Related — NH eyes quick timeline for new PFAS limits in drinking water

“EXETER — Multiple area states have set more protective – or more extensive – health standards for PFAS contaminants than the state of New Hampshire.

Health officials from all over New England appeared at the Environmental Protection Agency’s second day of its PFAS event, where they were asked to talk about their health standards for PFAS chemicals and how they developed them.

Vermont has the most protective standard for the man-made and toxic chemicals, which are characterized by their highly persistent nature and inability to break down in the environment or in people’s bodies. Vermont’s Health Department recommends the sum of five PFAS chemicals – PFOA, PFOS, PFHxS, PFHpA and PFNA should not exceed 20 parts per trillion.

The EPA has set a health advisory of 70 ppt for PFOS and PFOA, but no other of thousands of PFAS chemicals. New Hampshire follows that same standard set by the EPA.

Peter Walke, deputy secretary of Vermont’s Agency of Natural Resources, said Tuesday his state used the same science as the EPA did when studying PFAS chemicals, but established a lower health level.

Walke said Vermont ‘just made different assumptions…about the risk to the most vulnerable population’ posed by PFOS and PFOA.

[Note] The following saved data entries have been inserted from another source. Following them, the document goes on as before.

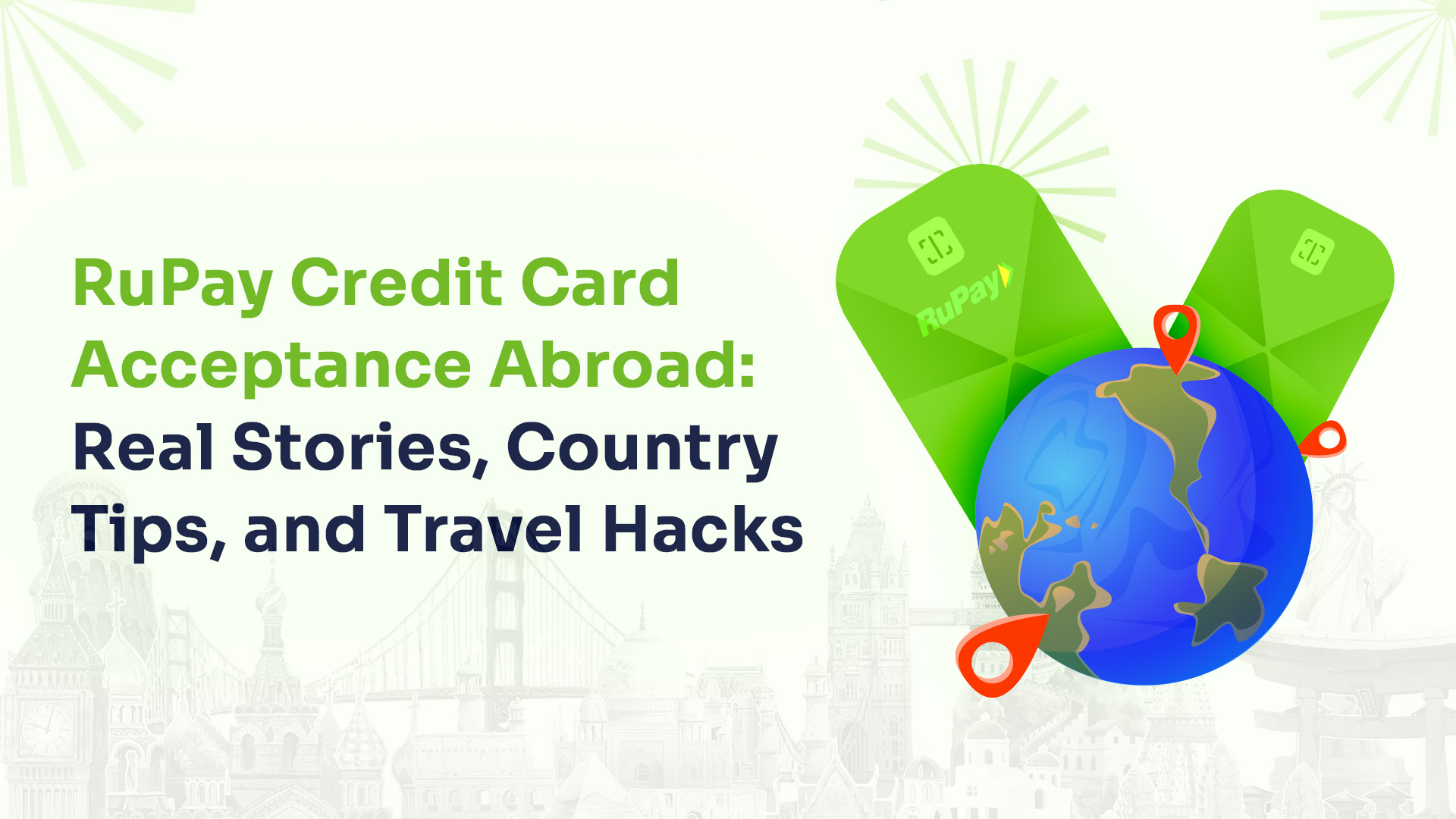 RuPay Credit Card Acceptance Abroad: Real Stories, Country Tips, and Travel Hacks

RuPay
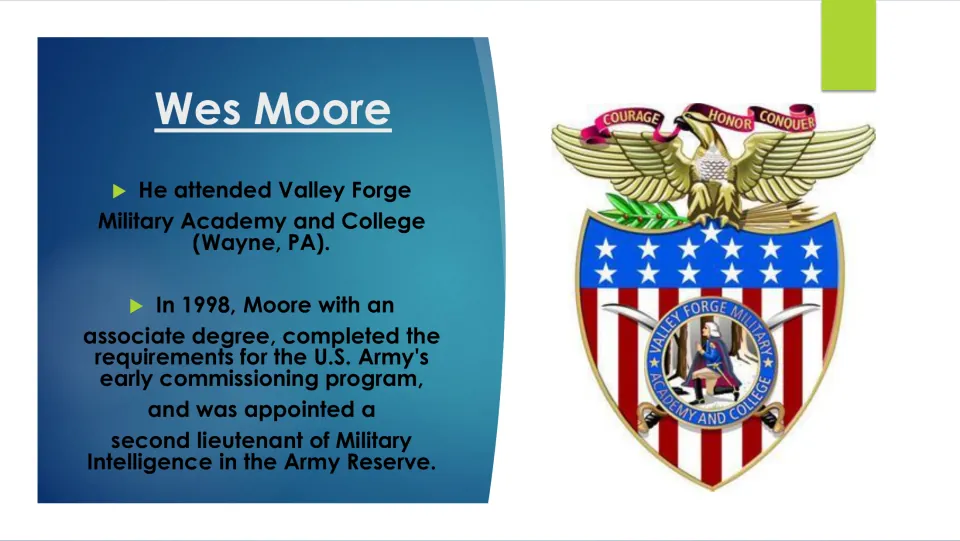 Wes Moore

▶ He attended Valley Forge Military Academy and College (Wayne, PA).

▶ In 1998, Moore with an associate degree, completed the requirements for the U.S. Army's early commissioning program, and was appointed a second lieutenant of Military Intelligence in the Army Reserve.

COURAGE HONOR CONQUER

VALLEY FORGE MILITARY ACADEMY AND COLLEGE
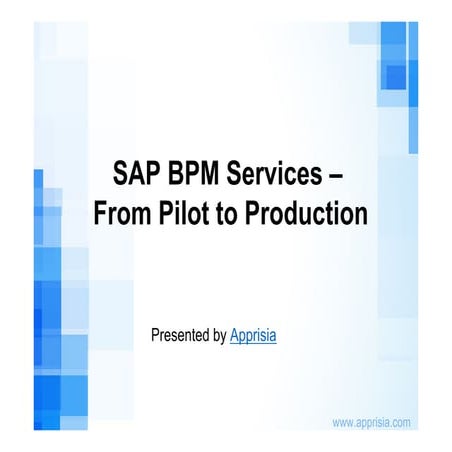 SAP BPM Services – From Pilot to Production

Presented by Apprisia

www.apprisia.com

‘We essentially used a nursing infant and mother,’ he said to applause from the crowd of about 200 people at Exeter High School, which led to the lower level.

Robert Kaliszewski, deputy commissioner of the Connecticut Department of Energy and Environmental Protection, said the state Department of Public Health has set a standard of 70 ppt for the total of five PFAS chemicals, PFOA, PFOS, PFNA, PFHxS and PFHpA.

During Tuesday’s event, Kaliszewski said because other states have been ‘forced to react quickly’ to PFAS contamination, it has ‘led to a bunch of numbers’ being developed for state levels. That’s why Connecticut is ‘looking for EPA to take the leadership on this,’ he said.”